In fact, I have spoken with several families over the years who have informed me of the following:
“We Do Not Need Any Estate Planning. Our Financial Advisor Informed Us That All of Our Accounts Have Beneficiary Designations. Therefore, We Do Not Need to Engage in Estate Planning.”
First, this is legal advice being provided by a non-attorney, therefore I would seriously question the person providing the advice. Second, this is extremely horrible advice, as the case of The Estate of Barbara Kester showed when beneficiary designations, jointly held accounts, and TOD designated accounts can completely blow up!
This is a case based out of the State of Florida. In this case, Ms. Kester wrote a will leaving her entire estate equally to her five children. However, there were a few other accounts that had beneficiary designations and joint ownership. Specifically, there was a CD and a bank account that named her daughter, Glenna, as the beneficiary. There was also an annuity that named Glenna and her two brothers as beneficiaries.
As you may already know, when you name a beneficiary on an account, or a jointly held account, that account passes immediately upon the moment of death to the beneficiary or the surviving joint owner. As such, these accounts are not administered through the probate court process and would not be subject to Ms. Kester’s will that stated the estate to be divided equally among her five children.

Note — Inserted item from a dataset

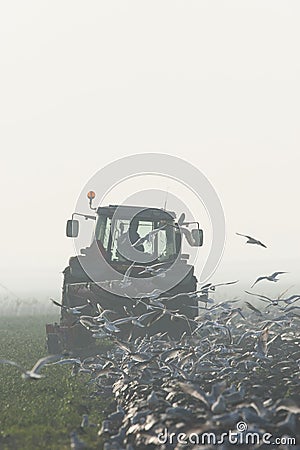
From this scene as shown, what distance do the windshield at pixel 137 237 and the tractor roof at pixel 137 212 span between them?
100 mm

What happened next was an estate contest filed by two of Glenna’s sisters. However, an appellate court would eventually rule in favor of Glenna that she acted properly in dividing the proceeds from the CD, bank account, and annuity.
Now, you may be saying, “well, everything worked out the way it was supposed to. So, what is the big deal?” As I said earlier, an appellate court ruled in Glenna’s favor. This means that the case went through the trial court level, and then the appellate court level. Therefore, how much money was spent out of the estate by the way of legal fees for the original case and the appeal. I can only speculate. However, I would not be surprised if the legal fees exceeded $100,000!
I am not saying that you should never use beneficiary designations or joint accounts. However, I say you should use caution when completing these forms as part of your estate and legacy plan. These forms should be given the attention they deserve and should be used in conjunction with your estate plan.
Chances are, Ms. Kester intended on Glenna dividing the proceeds from the CD, bank account, and annuity equally among all her children. However, that is not what happened here because her beneficiary designations said one thing and her Last Will and Testament said something else.